Though they’ve always played up their nerdiness to an exaggerated degree, the aging process had added a little extra oomph to Hot Chip’s anti-star charisma. Last night on Late Night, the established English electro squad performed “Don’t Deny Your Heart” from their latest record, In Our Heads. The record itself (though undeniably well-crafted) has proven really tough to get into, for me at least. The garish electro bursts, the repetitive drill-bit ear-worms that they do best, seem a little muted on it. And though it’s slick and composed, I can’t seem to find the big, undeniable single that matches something as svelte and sweet as “One Life Stand” (beloved enough to be a memorable dance-floor filler at my wedding, even). Which is why I considered the live performance of that single as sort of a non-event, before the unexpected recoil caused by watching it. So now I have to dissect it for a second…
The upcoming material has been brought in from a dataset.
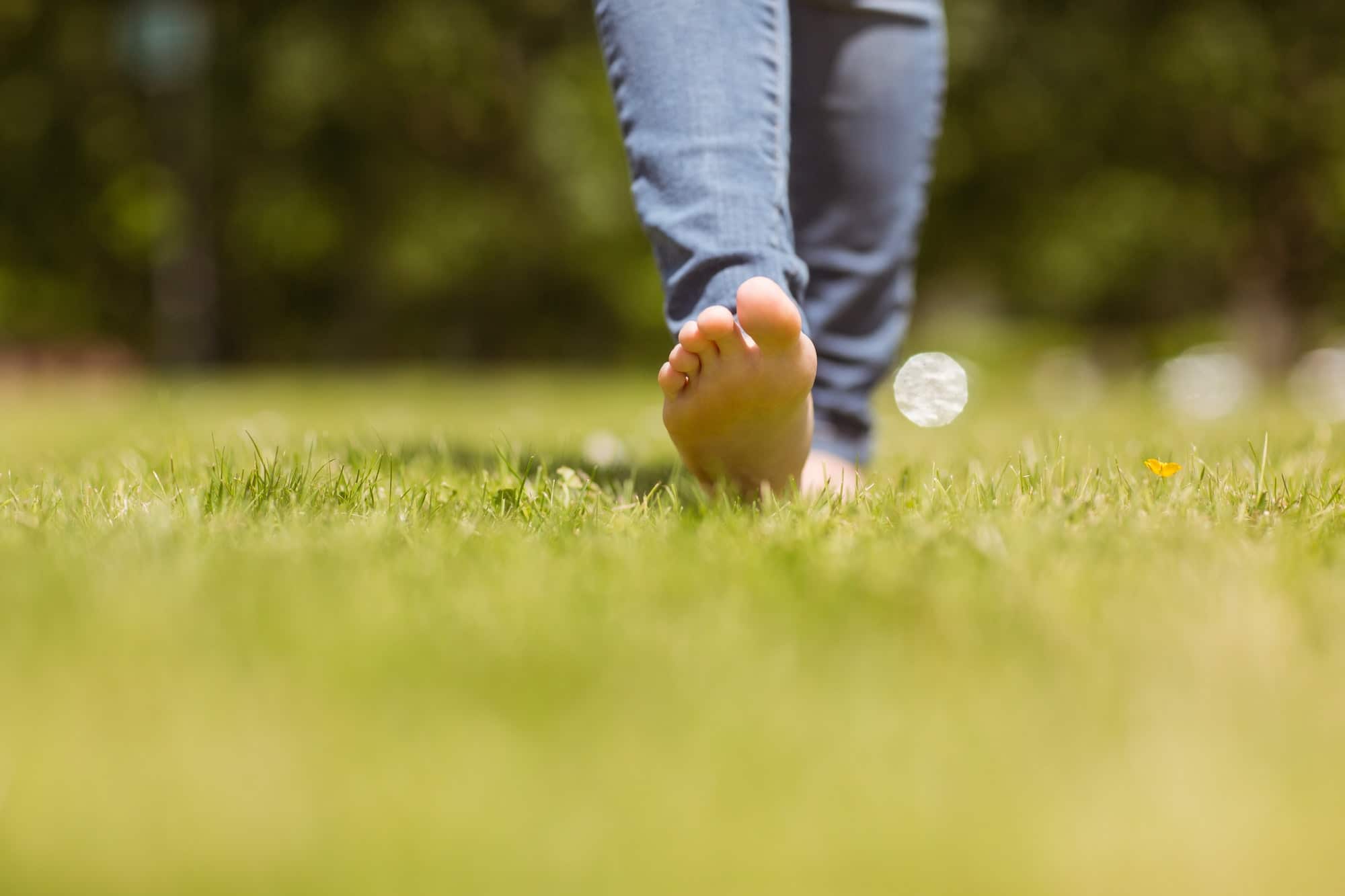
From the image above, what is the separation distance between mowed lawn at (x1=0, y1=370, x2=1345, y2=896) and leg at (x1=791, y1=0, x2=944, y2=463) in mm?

Hot Chip’s developing elder statesman phase has begun to resemble a group of dentists, practiced up to play the big convention. And while that description covers the stray Hawaiian shirt, nothing can quite prepare you for whatever it is that singer Alexis Taylor is attempting. A half-poncho/bib thing, which seems to be designed only to trick people into thinking you are wearing a denim dress shirt under a sports coat. (I refuse to believe that’s even “a British thing.”) Combined with the front-loaded wall of keyboard players, just a few capes shy of some sort of Rick Wakeman fiasco, and they really present the most gawky, least glamorous music star image possible. In an era where every aspect of “nerddom” has been adopted, glammed up, had its librarian’s hair shaken down by hip, mainstream culture, these guys still managed to make at least one audience member feel sort of weirdly uncomfortable for them, while being musical guests on the most zeitgeist-y late night TV show around. It’s too awkward to even have the feel of knowing ironic goofery. They’ve skipped past Devo and landed on a Devo audience, circa 2005! It’s totally amazing, really.
As the song progressed, and the synths stretched out and the melody opened up; as ace guitarist Al Doyle became their third drummer (and the first to really register on the song), I was left appreciating their continual rope-a-dope. How the weirdly off-putting nature of this as our electro/R&B/pop band became totally heart-warming in the natural ease of the three-guitar shake-out that ended it. I’m well aware of their whole persona, yet I still found myself moved by the easy comfort of those abject dorks being so naturally groovy, somehow. They seemed totally heroic to me again.
But even as I slipped into acceptance and glee, a dark thought entered. These guys looked like dads to start. If anything, they’ll only seem more comfortably dorky going forward. But what happens to the fashionably gawky, the geek chic, as they progress into middle-aged career acts? What of the 50-year old chillwavers, their neon pink caps now covering bald spots, as they manage to cling to summer festival spots in 2030? The aging of the 00s/10s music scene really isn’t going to be pretty is it?